» **原文选段**
/---
有的坐个小木凳子,有的坐在石条上,还有的就圪蹴着吃。

我便也圪蹴下吃起来。

“吃过这饭没有?

”刘老师问我。

“吃过,菜饭嘛。

”我答。

“其实咱们生活都差不多。

都是一个地区。

(晋中地区,现在是晋中市。

)”刘老师说。

……

晚上,我一个人住在客房里。

一九八五年八月十七日,这一天我永远不能忘记!

从今天起,(应该是从登上讲台的那天起。

)自己就是一名人民教师了。

自己的理想,从一九七九年春天起,就一天天、一月月、一年年逐步确立——当一名“人民教师”。

今日,这个理想终于实现了!

自己的事业,从今日开始!

自己的事业,从榆社讲堂起步!

当一名“人民教师”,为了这个理想,自己不知流了多少汗水(在最热的时候,闷在家里,光着膀子学习。

)自己的青春——人生中最宝贵的岁月,就是在这追求知识、实现理想的艰难征程中度过的。

但自己决不后悔!

并且自己将一如既往;追求知识的信念永不动摇!

攀登科学高峰的双脚永不让步!

由于学生还没有到齐等原因。

十八、十九日休息了两天。

副校长、司务长已回校了。

但班主任还不在。

到20日开始给职一中上课,是另一个老师带我进了教室的。

自己作了简单的自我介绍。

讲了一下学习物理的方法。

然后就安排学生预习。

自己早已准备好了。

第一节课以预习为主。

(就是现在的三步导学的第一步。

这是自己第一次上讲台。

虽然自己胆大,可也不免有些慌张。

但自己知道,这是开始,万事开头难。

迈开脚步一个一个脚印往前走就行了。

过了几天,班主任鹿老师回校了。

课程表排出来了每周三节课物理。

又过了几天,新生报到。

那就成了两个班的物理,共六节课。

转眼到了九月六日,班主任鹿老师告诉同学们一个好消息:

经学校决定:

明天去交城县境内的山西省食用菌研究中心参观。

学校的汽车拉咱们去。

出去以后要听老师的话……

同学们不等鹿老师讲完话,就已欢呼雀跃。

他们都没有出过远门,有的同学可能没有出过县,因此他们都很兴奋。

第二天早上,同学们都早早起来洗漱了。

学生灶房也提前开了半小时饭。

发车前,班主任让男生往汽车上搬了三条长椅。

“咱两个的有一个和学生坐在后面招呼他们了。

”上车时,鹿老师和我说。

“我和他们坐在后面吧。

”我不会让鹿老师坐在后面的。

“你今天回不回家了?

“回呀,今下午就回来,我就回去了,住上一天,拿上书就去了。

出车前,张校长对王师傅嘱咐了一番:

一定要注意安全。
\---
» **所给条目**
/---
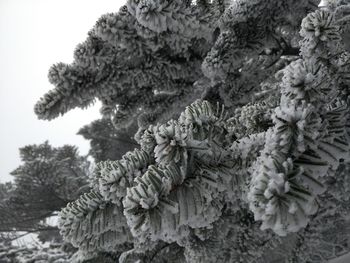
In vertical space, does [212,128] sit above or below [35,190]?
below

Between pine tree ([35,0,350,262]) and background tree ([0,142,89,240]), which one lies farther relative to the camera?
background tree ([0,142,89,240])

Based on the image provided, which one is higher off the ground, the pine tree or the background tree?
the background tree

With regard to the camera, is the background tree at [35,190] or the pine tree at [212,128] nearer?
the pine tree at [212,128]

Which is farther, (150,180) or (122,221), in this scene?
(122,221)

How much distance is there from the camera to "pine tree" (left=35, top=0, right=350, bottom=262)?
1228mm

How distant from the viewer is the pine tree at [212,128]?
1.23m

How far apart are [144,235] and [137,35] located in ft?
5.48

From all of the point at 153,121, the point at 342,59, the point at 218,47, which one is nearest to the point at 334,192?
the point at 342,59

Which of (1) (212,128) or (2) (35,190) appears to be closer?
(1) (212,128)

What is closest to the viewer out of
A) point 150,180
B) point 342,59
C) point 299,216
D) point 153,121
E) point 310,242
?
point 299,216

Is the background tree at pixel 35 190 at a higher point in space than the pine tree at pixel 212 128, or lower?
higher

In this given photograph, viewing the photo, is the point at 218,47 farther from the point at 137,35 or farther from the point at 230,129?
the point at 230,129

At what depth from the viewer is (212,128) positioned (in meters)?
1.57

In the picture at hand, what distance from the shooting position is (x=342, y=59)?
5.58 ft
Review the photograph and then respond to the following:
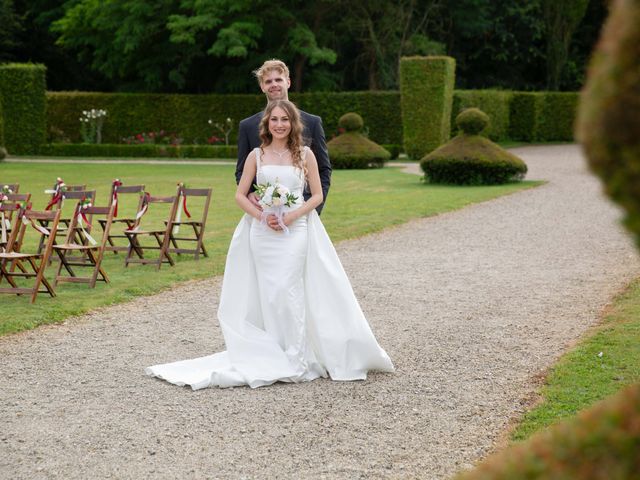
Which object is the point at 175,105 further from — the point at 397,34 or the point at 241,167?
the point at 241,167

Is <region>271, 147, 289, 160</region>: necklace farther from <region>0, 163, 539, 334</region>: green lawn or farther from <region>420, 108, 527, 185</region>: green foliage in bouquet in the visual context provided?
<region>420, 108, 527, 185</region>: green foliage in bouquet

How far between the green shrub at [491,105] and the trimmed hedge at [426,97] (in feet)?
11.3

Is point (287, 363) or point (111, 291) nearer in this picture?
point (287, 363)

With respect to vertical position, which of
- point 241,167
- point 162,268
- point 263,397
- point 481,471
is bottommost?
point 162,268

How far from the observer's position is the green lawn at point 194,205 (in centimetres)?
876

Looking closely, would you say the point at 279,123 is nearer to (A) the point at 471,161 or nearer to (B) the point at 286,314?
(B) the point at 286,314

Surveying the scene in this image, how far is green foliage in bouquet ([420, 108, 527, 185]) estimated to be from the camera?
21.7m

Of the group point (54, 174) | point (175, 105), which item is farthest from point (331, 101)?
point (54, 174)

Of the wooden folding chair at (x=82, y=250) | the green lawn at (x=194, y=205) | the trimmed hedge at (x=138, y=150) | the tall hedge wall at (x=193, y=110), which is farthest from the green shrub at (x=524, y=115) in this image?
the wooden folding chair at (x=82, y=250)

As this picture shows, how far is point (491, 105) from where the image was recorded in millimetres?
37406

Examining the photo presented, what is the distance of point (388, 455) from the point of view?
445 centimetres

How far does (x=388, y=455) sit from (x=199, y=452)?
91cm

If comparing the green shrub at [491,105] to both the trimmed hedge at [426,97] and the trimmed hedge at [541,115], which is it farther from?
the trimmed hedge at [426,97]

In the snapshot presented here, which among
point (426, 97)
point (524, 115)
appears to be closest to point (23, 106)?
point (426, 97)
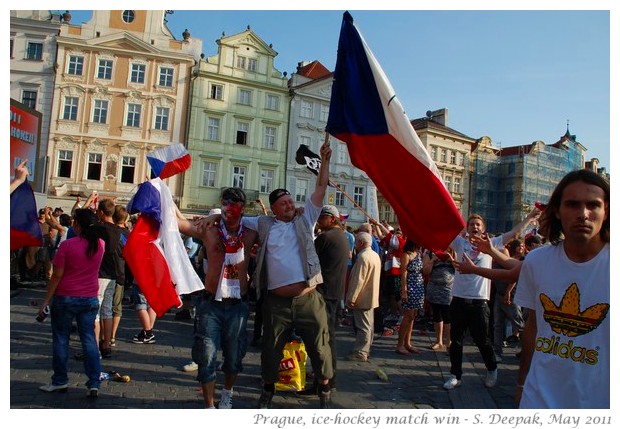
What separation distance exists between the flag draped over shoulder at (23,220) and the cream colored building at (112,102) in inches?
1143

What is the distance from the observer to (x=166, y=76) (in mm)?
34594

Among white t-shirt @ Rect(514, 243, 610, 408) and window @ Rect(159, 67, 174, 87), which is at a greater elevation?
window @ Rect(159, 67, 174, 87)

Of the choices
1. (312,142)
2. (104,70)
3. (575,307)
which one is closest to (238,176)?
(312,142)

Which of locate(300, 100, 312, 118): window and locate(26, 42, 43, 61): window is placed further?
locate(300, 100, 312, 118): window

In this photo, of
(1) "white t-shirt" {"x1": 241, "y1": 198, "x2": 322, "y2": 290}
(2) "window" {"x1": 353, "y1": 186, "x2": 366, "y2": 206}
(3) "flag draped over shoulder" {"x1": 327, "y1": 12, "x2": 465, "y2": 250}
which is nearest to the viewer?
(3) "flag draped over shoulder" {"x1": 327, "y1": 12, "x2": 465, "y2": 250}

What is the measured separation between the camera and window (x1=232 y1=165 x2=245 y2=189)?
36625 mm

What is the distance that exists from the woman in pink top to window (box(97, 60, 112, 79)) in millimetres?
31961

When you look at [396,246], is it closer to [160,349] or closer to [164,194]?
[160,349]

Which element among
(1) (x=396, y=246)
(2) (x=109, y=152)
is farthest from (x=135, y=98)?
(1) (x=396, y=246)

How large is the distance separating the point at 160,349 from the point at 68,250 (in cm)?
268

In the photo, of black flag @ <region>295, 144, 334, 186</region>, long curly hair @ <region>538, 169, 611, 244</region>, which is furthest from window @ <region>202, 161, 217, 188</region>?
long curly hair @ <region>538, 169, 611, 244</region>

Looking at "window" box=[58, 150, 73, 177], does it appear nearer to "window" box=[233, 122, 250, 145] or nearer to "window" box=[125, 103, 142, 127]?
"window" box=[125, 103, 142, 127]

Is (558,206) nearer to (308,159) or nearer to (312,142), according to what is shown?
(308,159)
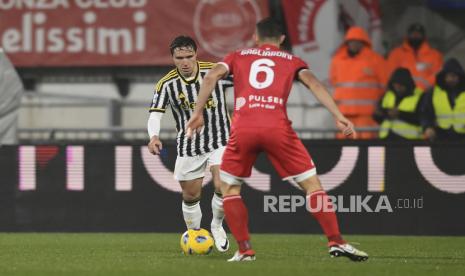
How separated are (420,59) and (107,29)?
4.46 m

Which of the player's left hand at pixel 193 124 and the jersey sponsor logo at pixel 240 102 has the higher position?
the jersey sponsor logo at pixel 240 102

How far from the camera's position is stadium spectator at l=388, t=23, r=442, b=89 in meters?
17.7

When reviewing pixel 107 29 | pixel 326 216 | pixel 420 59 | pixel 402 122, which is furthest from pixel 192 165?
pixel 107 29

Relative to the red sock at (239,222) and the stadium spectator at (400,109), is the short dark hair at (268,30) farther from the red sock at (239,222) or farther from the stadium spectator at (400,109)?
the stadium spectator at (400,109)

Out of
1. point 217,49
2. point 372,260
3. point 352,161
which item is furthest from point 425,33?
point 372,260

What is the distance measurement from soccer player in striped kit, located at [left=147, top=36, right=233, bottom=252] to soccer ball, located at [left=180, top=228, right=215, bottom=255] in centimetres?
33

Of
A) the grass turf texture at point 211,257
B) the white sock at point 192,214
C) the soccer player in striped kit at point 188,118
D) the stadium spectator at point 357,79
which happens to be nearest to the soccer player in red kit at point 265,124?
the grass turf texture at point 211,257

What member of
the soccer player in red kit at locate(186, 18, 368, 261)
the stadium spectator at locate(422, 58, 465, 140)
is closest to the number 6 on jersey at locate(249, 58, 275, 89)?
the soccer player in red kit at locate(186, 18, 368, 261)

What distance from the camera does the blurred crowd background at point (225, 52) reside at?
55.1ft

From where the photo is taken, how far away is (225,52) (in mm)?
18562

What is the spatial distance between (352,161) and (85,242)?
3086 millimetres

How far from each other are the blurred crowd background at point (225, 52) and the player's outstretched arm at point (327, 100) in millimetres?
5915

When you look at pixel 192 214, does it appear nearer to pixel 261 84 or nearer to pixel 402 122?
pixel 261 84

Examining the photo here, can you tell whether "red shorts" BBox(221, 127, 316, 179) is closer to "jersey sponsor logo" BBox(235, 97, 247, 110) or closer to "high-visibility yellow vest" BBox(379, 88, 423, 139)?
"jersey sponsor logo" BBox(235, 97, 247, 110)
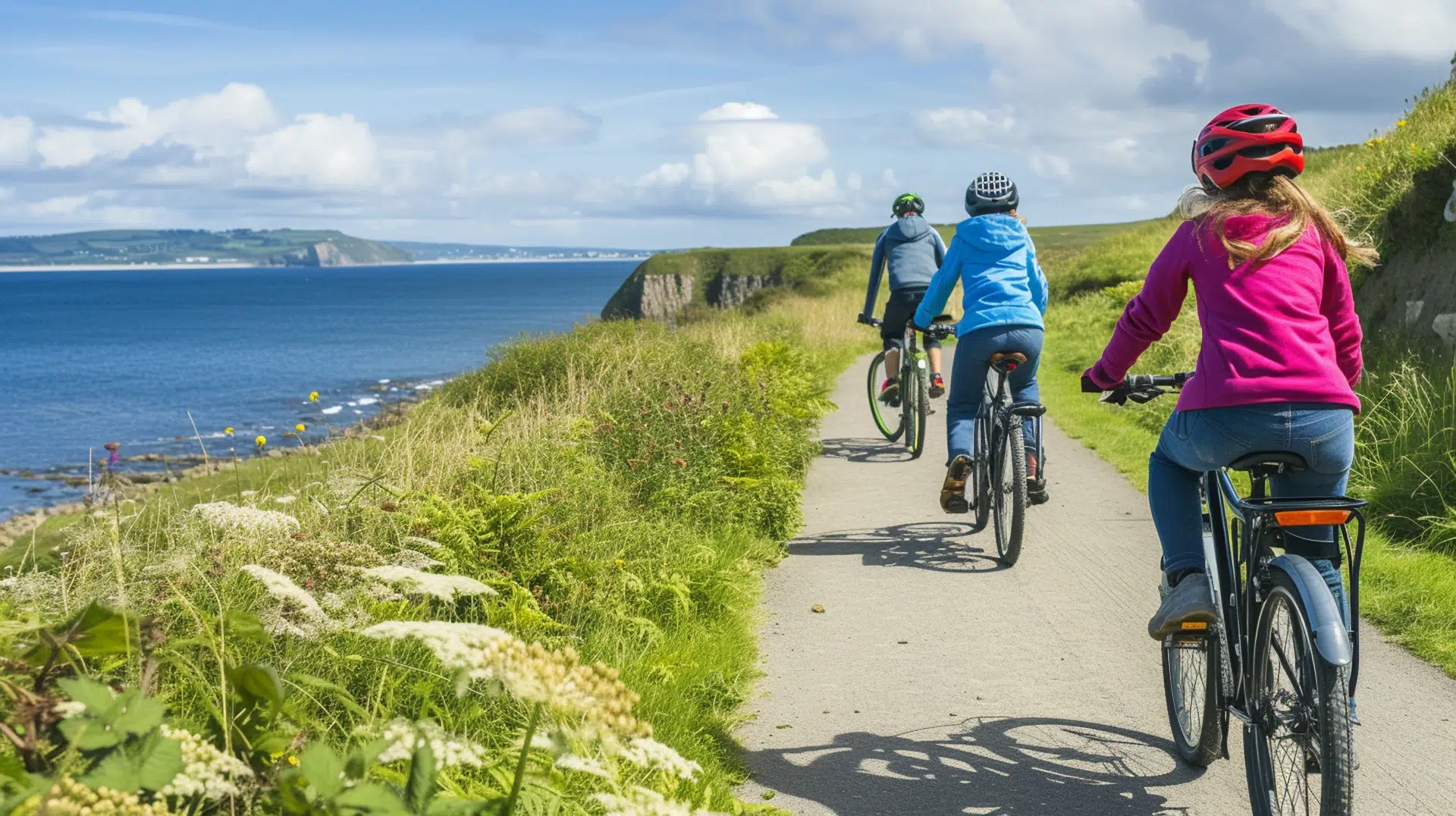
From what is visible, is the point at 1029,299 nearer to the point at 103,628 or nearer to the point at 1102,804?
the point at 1102,804

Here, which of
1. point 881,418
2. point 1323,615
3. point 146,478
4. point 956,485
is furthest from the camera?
point 146,478

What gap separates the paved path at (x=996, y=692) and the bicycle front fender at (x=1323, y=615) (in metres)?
1.17

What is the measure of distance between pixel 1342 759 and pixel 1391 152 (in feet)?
45.5

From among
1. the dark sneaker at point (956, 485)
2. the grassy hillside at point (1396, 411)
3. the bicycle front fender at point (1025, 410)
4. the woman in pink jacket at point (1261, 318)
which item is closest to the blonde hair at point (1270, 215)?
the woman in pink jacket at point (1261, 318)

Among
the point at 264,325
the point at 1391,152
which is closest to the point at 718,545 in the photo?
the point at 1391,152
\---
» **探究材料**
• 1. 同学们听到要去参观的消息后非常兴奋。请根据原文选段,用一到三句话说明原因。
• 2. 请把原文选段中从“今日,这个理想终于实现了!”到“并且自己将一如既往;追求知识的信念永不动摇!”的文字原样再写一遍,开头和结尾的这两处也要包括在内。

» **参考答案**
• 1. 同学们都没有出过远门,有的可能连县都没有出过。所以听说要乘学校的汽车去交城县境内的山西省食用菌研究中心参观,他们都很兴奋。

• 2.
今日,这个理想终于实现了!

自己的事业,从今日开始!

自己的事业,从榆社讲堂起步!

当一名“人民教师”,为了这个理想,自己不知流了多少汗水(在最热的时候,闷在家里,光着膀子学习。

)自己的青春——人生中最宝贵的岁月,就是在这追求知识、实现理想的艰难征程中度过的。

但自己决不后悔!

并且自己将一如既往;追求知识的信念永不动摇!